2,679 reviews963 followers
Review of advance copy received from NetGalley
June 25, 2026
Although this is the author's third novel, most will know him, as I do, as a ferociously talented playwright, most recently of the controversial and award-winning Prince Faggot, which I also loved. None of his previous works quite prepared me, however, for this stunning short work that manages to cover such a multitude of life's most essential subjects - time, love, death, connection, sex, nature, morality, art, responsibility, etc., etc. - and do so with unerringly precise prose and thoughtful nuance.

It's the type of book you want to buy multiple copies of and thrust it into the hands of everyone you know and scream: JUST READ IT!! NOW!! Mine is not the only voice proclaiming this a masterpiece - it's also garnered effusive praise from the likes of Douglas Stuart, Tash Aw and Garth Greenwell, and has nearly all 5-star ratings, so far.

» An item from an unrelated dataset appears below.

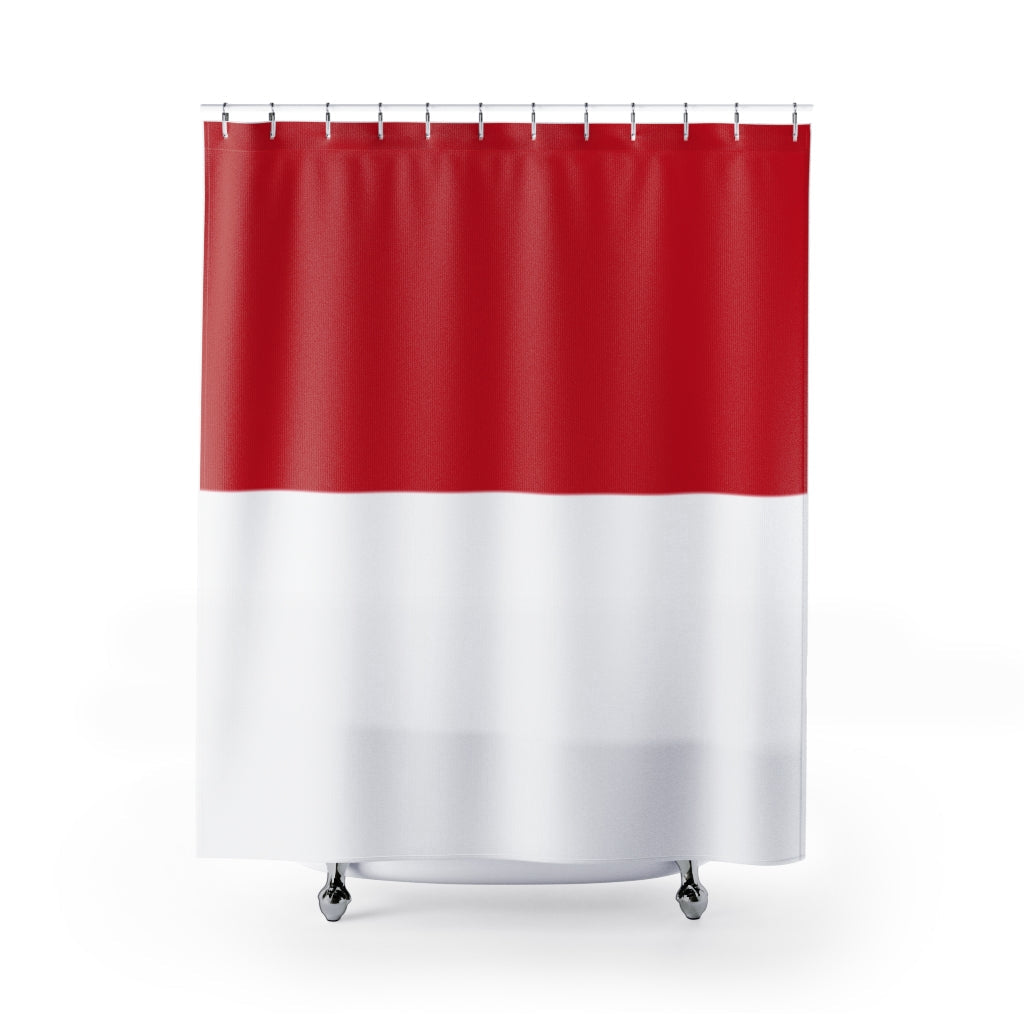 Monaco Flag Stylish Design 71" x 74" Elegant Waterproof Shower Curtain for a Spa-like Bathroom Paradise Exceptional Craftsmanship-Express Your Love Gifts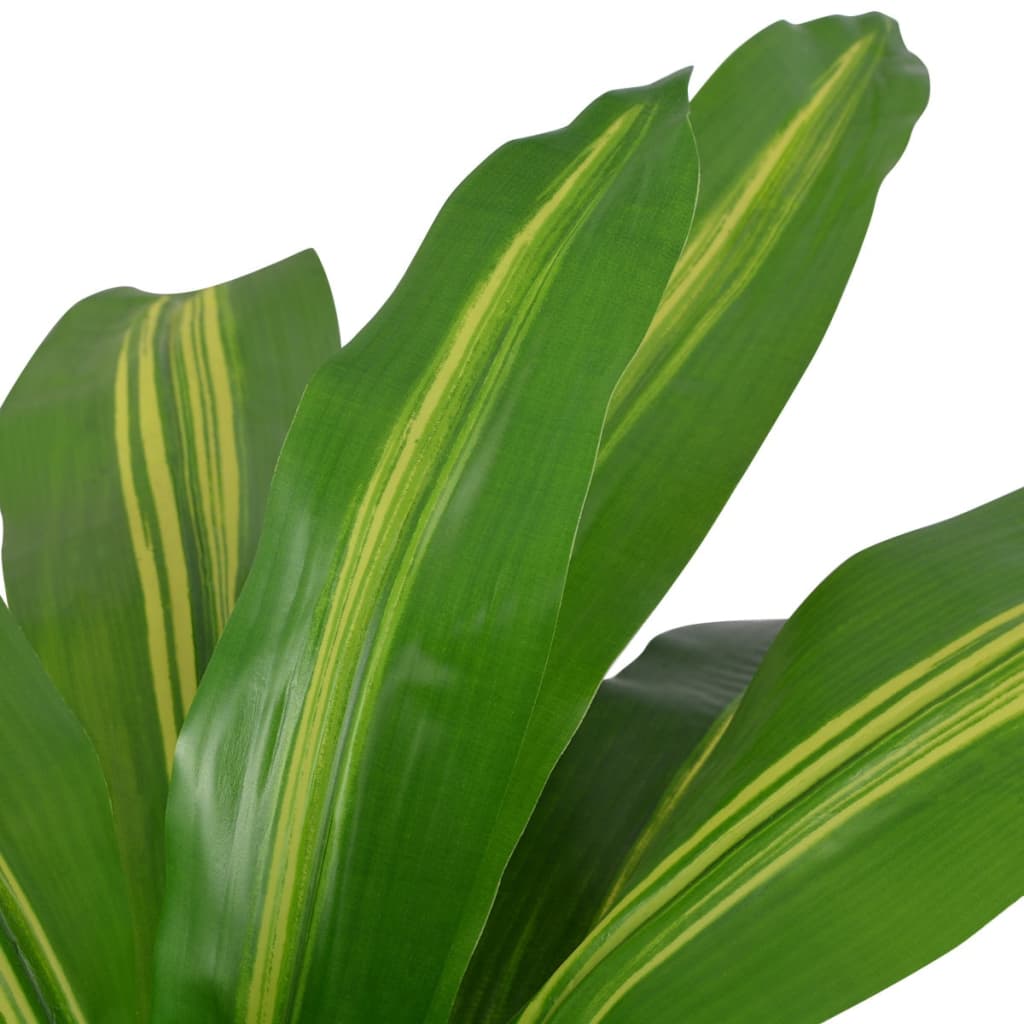 Planta dracena artificial com vaso 90 cm verde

Oddly, this book begins very similarly to the latest Philippe Besson book I just finished, The Summer Boy, with a man encountering an old lover from 30 years before who could not possibly exist in the here and now - but then they go in completely different directions.

I also thought it had echoes of both Alain Giraudie's film Stranger by the Lake, and Andrew Haigh's All of us Strangers, while being completely unique and original. The last 10 pages, a phenomenal tour de force from the consciousness of a feral pig (!!), is some of the best writing I've encountered in a very long time.

There is no doubt in my mind that not only will this make my top 3 reads of 2026, but that I will come back and reread it (it only takes about 4 hours), once I've had more time to process and digest. AND will buy a hardcopy edition when it comes out in Sept. for my collection - I love the gorgeous cover, too! I've already ordered copies of Tannahill's other two novels.

Many thanks to Netgalley and to FS&G for the ARC in exchange for this honest and wildly enthusiastic review.